Zu lösende Aufgabe: Stellen Sie den Abschnitt der Einträge, der mit der Zeile beginnt, die „What sits at“ enthält, und mit dem Ende der Einträge schließt, als Markdown-Tabelle mit den Spalten „Nr.“ und „Text“ dar, beide Enden eingeschlossen. Leerzeilen lassen Sie dabei aus.

Einträge zur räumlichen Anordnung:
==*==

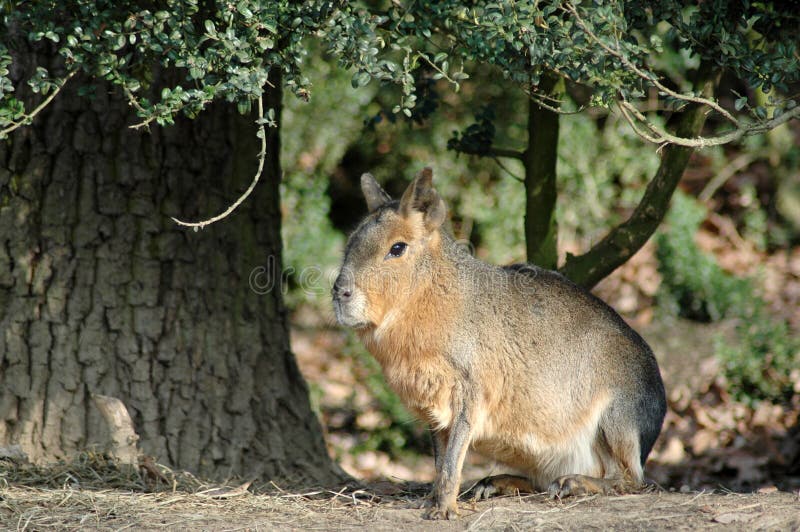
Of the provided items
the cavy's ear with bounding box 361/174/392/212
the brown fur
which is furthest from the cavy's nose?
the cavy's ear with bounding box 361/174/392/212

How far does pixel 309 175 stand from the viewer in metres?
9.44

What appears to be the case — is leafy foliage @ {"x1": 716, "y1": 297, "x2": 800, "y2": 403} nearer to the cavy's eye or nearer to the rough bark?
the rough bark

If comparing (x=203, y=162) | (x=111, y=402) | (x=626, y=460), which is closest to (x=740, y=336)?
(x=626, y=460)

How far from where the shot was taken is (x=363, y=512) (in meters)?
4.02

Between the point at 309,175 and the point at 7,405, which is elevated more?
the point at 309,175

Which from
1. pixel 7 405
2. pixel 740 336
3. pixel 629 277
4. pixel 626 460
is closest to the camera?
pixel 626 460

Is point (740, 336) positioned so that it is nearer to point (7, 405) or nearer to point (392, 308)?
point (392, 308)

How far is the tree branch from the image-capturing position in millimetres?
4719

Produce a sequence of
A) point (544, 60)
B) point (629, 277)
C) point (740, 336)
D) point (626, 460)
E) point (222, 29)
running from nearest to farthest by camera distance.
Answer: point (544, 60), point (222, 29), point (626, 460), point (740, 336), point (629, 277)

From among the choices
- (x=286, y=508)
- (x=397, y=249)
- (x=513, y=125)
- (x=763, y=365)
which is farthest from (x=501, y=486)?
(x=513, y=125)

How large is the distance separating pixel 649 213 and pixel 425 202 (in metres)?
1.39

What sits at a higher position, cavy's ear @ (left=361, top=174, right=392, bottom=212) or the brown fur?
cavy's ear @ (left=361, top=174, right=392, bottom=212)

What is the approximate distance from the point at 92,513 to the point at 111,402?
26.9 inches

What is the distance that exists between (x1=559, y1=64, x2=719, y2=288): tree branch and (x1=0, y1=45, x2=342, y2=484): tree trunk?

==*==

Schriftliche Antwort:
| Nr. | Text |
|---|---|
| 1 | What sits at a higher position, cavy's ear @ (left=361, top=174, right=392, bottom=212) or the brown fur? |
| 2 | cavy's ear @ (left=361, top=174, right=392, bottom=212) |
| 3 | What is the approximate distance from the point at 92,513 to the point at 111,402? |
| 4 | 26.9 inches |
| 5 | What is the distance that exists between (x1=559, y1=64, x2=719, y2=288): tree branch and (x1=0, y1=45, x2=342, y2=484): tree trunk? |